A quoi rassemblera-t-elle au juste? A entendre la droite, tout sauf à celle d’aujourd’hui. Elle accuse en effet notre école actuelle de presque tous les maux: d’abord parce qu’elle nuit à la santé morale des élèves en prônant des valeurs progressistes; ensuite parce qu’elle se montre incapable d’insérer correctement les élèves sur le marché du travail. Incarnation d’une vision passéiste et rétrograde des enjeux de formation, la candidate PLR Anne Hiltpold n’y va pas par le dos de la cuiller. Trop d’efforts sont réalisés actuellement, selon elle, en faveur des élèves en difficulté. Si elle prenait la tête du DIP, le projet d’école inclusive porté par les magistrat·es socialistes successif·ves serait tout simplement mis illico au rebut. Fidèle à sa vision techniciste et économiciste néolibérale, l’école de Mme Hitpold ne serait qu’une usine abrutissante servant à domestiquer et préparer une main-d’œuvre déprimée. Elle serait tout le contraire d’une école dispensant des savoirs permettant de s’épanouir dans la vie, tout sauf une école ambitionnant de former des citoyen·nes pour développer la créativité, l’ouverture, la capacité de réflexion et l’esprit critique dont nous avons besoin.

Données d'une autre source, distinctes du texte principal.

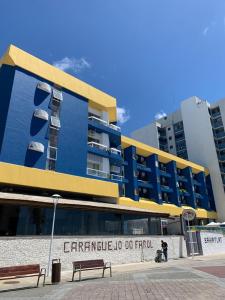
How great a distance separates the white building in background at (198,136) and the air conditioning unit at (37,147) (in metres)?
45.6

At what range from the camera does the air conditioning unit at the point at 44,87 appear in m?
30.7

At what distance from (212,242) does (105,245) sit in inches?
598

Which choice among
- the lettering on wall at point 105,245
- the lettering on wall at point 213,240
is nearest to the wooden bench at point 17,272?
the lettering on wall at point 105,245

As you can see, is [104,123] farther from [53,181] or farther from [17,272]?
[17,272]

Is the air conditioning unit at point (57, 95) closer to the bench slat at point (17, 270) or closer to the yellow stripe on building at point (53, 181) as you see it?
the yellow stripe on building at point (53, 181)

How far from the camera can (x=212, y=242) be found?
3062 centimetres

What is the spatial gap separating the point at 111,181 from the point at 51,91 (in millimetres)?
13116

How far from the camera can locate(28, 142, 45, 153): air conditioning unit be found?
27578 mm

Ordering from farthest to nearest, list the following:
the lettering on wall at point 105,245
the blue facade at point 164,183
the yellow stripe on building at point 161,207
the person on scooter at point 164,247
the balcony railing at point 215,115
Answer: the balcony railing at point 215,115 < the blue facade at point 164,183 < the yellow stripe on building at point 161,207 < the person on scooter at point 164,247 < the lettering on wall at point 105,245

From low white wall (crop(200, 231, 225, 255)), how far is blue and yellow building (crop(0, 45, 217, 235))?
17.8 feet

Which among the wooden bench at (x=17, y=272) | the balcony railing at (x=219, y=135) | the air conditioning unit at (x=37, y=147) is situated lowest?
the wooden bench at (x=17, y=272)

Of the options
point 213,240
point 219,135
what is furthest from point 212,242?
point 219,135

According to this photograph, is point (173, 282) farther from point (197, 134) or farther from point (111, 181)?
point (197, 134)

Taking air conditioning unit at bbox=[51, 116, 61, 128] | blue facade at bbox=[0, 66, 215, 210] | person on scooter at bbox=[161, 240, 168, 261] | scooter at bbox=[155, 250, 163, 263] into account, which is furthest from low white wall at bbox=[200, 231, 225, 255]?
air conditioning unit at bbox=[51, 116, 61, 128]
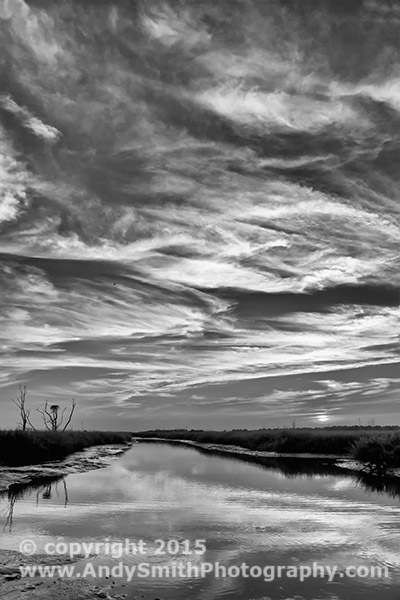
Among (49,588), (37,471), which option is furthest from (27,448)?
(49,588)

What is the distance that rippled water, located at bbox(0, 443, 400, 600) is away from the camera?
10859 mm

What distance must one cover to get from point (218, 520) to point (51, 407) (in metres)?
75.8

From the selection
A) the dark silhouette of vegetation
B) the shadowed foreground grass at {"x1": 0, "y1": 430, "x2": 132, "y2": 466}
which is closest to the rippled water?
the dark silhouette of vegetation

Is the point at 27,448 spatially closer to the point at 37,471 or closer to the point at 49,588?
the point at 37,471

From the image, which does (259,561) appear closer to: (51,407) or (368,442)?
(368,442)

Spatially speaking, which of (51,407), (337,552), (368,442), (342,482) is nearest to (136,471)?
(342,482)

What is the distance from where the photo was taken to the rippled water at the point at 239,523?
10859mm

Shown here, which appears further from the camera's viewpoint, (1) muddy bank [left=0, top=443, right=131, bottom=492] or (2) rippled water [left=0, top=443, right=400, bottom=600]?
(1) muddy bank [left=0, top=443, right=131, bottom=492]

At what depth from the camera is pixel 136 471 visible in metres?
38.6

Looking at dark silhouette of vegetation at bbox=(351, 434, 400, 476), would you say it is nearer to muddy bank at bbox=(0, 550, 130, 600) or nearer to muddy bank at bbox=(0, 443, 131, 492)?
muddy bank at bbox=(0, 443, 131, 492)

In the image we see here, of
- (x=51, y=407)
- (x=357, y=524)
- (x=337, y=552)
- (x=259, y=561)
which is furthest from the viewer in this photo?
(x=51, y=407)

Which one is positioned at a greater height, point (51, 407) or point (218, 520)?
point (51, 407)

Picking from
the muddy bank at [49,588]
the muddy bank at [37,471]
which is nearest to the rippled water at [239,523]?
the muddy bank at [49,588]

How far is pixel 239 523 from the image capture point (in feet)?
57.7
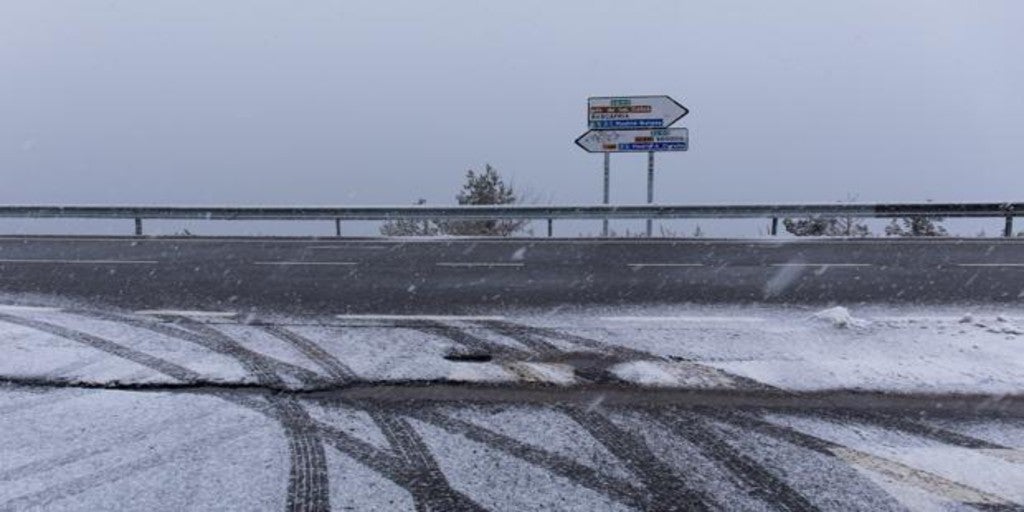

Ce discours de droite qui bande les muscles au sujet de l’école est inaudible. Car la droite a été la première à refuser les augmentations de postes au DIP pendant toute la durée de la législature. Une grande partie des problèmes qu’elle dénonce en période électorale sont l’effet de sa propre action. Sans cesse en train de réclamer des «mesures structurelles», de pérorer sur les concepts «d’Etat agile» et «d’administration décloisonnée», la droite s’est attaquée avec constance depuis 2018 aux équipes pluridisciplinaires composées d’éducatrices, d’infirmier·ères scolaires, de logopédistes, pourtant essentielles à la prise en charge de tous les enfants! Elle feint d’ignorer l’importance des spécificités genevoises: une proportion importante de population étrangère et en situation de précarité, des communes urbaines et suburbaines qui présentent des défis en matière d’insertion particulièrement épineux, la très grande concentration des emplois dans le secteur du tertiaire et la forte concurrence sur le marché de l’apprentissage dans le canton.
En dépit de ces circonstances défavorables, il faut relever que le taux de certification, une des clés du processus d’insertion socioprofessionnelle des élèves, a nettement augmenté depuis l’instauration de la formation obligatoire jusqu’à 18 ans. Le Conseil d’Etat à majorité de gauche n’a pas lésiné non plus sur les enjeux de formation préscolaire et de formation continue à vie. La nouvelle magistrate ou le nouveau magistrat en charge de la formation aura affaire aux mêmes enseignant·es et au même peuple du DIP – qui n’hésiteront heureusement pas à contester les décisions de la nouvelle autorité! Cependant, les électeurs et les électrices progressistes et humanistes, de gauche comme du centre, doivent s’en rappeler au moment de choisir leurs candidat·es au Conseil d’Etat. La vision de l’école que nous propose la droite est une spectaculaire et dangereuse régression.